A protagonista da série é uma detetive durona que circula pela capital Manilla resolvendo crimes, mas não foi assim desde o início. No briefing original enviado pelo autor Budjette Tan ao seu parceiro de criação, o ilustrador Kajo Baldisimo, o herói das aventuras era um homem, inspirado em Batman e John Constantine. Foi só ao receber o primeiro desenho do protagonista masculino que Tan retrucou ao parceiro: "E se Trese fosse uma mulher?". A dupla (hoje showrunners da série) desenvolveu então a história em quadrinhos da detetive com poderes sobrenaturais, cujo primeiro volume saiu em 2005.

Mas o interesse em "Trese" ultrapassa em muito o fato de a protagonista ser uma mulher durona que não aceita não como resposta e passa seu tempo fazendo justiça –mesmo que isso envolva esquartejar monstros e homens com igual facilidade.

cartaz de filme
Cartaz da série de animação filipina 'Trese' (2021), disponível na Netflix - Divulgação

Alexandra Trese é uma fusão da figura clássica do "mandirigma" –o guerreiro filipino, geralmente masculino– com a da "babaylan" –a xamã e curandeira capaz de se comunicar com os espíritos dos mortos e da natureza. Na série, a batalha de Trese se trava contra os "aswang", termo que identifica todo tipo de espírito maléfico na cultura filipina, incluindo bruxas, vampiros, comedores de cadáveres e até monstros que sugam fetos do ventre de mulheres grávidas.

O que "Trese" faz é fazer esses mitos ecoarem em figuras da sociedade contemporânea e, assim, abordar questões sócio-políticas urgentes. As Filipinas são um país onde a violência ocupa lugar de destaque nas manchetes há décadas e a situação em Manilla piorou muito com a chegada do populista Rodrigo Duterte ao poder, em 2016. Sua "guerra às drogas" significou, na visão de muitos, carta branca para execuções pela polícia.

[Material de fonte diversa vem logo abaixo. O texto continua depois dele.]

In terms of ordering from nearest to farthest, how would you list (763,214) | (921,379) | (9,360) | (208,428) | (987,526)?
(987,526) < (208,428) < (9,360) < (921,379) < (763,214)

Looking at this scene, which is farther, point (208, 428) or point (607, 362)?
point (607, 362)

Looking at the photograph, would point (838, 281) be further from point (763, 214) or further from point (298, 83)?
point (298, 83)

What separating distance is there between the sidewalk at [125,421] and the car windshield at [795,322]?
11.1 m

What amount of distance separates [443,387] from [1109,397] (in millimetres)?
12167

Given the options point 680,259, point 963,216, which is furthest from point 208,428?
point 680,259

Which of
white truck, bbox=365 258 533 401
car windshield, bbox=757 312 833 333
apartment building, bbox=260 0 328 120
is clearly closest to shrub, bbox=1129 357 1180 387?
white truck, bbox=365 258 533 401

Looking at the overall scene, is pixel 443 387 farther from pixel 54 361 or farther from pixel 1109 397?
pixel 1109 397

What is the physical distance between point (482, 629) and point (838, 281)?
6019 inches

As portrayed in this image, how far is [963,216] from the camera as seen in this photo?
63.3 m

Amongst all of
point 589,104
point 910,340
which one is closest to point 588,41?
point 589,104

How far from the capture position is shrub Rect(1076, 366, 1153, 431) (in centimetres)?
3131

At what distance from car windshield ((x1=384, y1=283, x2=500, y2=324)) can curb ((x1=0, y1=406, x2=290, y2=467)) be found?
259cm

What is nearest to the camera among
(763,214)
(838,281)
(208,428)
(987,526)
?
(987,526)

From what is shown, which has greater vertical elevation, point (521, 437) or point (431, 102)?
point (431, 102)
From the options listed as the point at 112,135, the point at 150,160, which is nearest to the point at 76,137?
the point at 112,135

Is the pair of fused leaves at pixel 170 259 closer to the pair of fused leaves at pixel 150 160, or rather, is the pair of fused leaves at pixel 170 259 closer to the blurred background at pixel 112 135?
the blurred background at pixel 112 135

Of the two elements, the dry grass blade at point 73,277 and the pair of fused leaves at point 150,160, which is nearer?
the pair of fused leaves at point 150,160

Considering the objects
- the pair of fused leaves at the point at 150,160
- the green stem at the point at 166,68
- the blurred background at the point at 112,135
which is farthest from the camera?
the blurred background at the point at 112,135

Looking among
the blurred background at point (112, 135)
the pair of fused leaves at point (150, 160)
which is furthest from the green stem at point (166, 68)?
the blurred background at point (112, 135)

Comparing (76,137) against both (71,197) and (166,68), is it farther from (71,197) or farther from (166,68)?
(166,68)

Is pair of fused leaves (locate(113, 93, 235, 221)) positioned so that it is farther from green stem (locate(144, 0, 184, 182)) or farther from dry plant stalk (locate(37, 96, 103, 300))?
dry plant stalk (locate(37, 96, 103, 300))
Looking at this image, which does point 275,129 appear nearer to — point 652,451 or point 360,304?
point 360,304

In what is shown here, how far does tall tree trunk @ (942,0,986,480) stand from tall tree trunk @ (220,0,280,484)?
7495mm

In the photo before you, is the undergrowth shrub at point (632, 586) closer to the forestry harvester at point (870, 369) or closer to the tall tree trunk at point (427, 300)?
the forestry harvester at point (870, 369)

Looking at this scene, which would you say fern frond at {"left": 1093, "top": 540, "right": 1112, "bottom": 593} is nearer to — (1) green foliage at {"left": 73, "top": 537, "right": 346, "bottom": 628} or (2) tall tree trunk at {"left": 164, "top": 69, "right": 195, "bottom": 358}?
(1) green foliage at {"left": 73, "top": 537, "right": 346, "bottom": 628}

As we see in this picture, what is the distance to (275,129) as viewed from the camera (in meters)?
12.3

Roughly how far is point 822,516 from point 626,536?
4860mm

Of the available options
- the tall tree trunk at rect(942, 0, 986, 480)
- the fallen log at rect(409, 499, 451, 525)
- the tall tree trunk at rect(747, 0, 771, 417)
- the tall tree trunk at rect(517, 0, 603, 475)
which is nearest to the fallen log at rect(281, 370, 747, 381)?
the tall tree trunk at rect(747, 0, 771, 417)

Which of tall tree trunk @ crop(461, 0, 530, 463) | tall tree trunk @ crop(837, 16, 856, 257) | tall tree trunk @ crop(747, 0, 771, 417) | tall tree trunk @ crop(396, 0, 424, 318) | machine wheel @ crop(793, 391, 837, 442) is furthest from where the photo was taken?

Os problemas abordados em "Trese", contudo, não se limitam ao contexto filipino. Os monstros da série são policiais brutais, gangues envolvidas em tráfico de armas, um prefeito corrupto que entrega a população pobre para ser devorada por monstros em troca de poder. Qualquer semelhança com o Brasil não é mera coincidência.

Logo no primeiro episódio, a pane num trem força os passageiros a saírem dos vagões e três garotas se veem sozinhas numa parte escura do trilho, onde são surpreendidas por uma figura masculina que em instantes se multiplica num bando de seres monstruosos. É a metáfora perfeita para qualquer mulher que já tenha cruzado com um homem numa rua escura.

Apesar do tema, é interessante que a série opte por não exibir a violência contra a mulher na tela. "Trese" usa elipses muito bem-vindas para diminuir a exploração visual da violência contra o corpo feminino, algo que tem incomodado em similares de gênero brasileiros da mesma Netflix, como "Bom Dia, Verônica".

Os acenos a temas pertinentes à violência contra a mulher são frequentes. O primeiro mistério tem como pano de fundo um feminicídio, com a presença do espírito de uma mulher assassinada pelo amante. Mais adiante aparece a figura do "tiyanak", uma criatura vampiresca que assume a forma de um bebê recém-nascido para atrair suas vítimas. Na série, o tiyanak é um bebê abortado que volta para assombrar a mulher que se livrou dele.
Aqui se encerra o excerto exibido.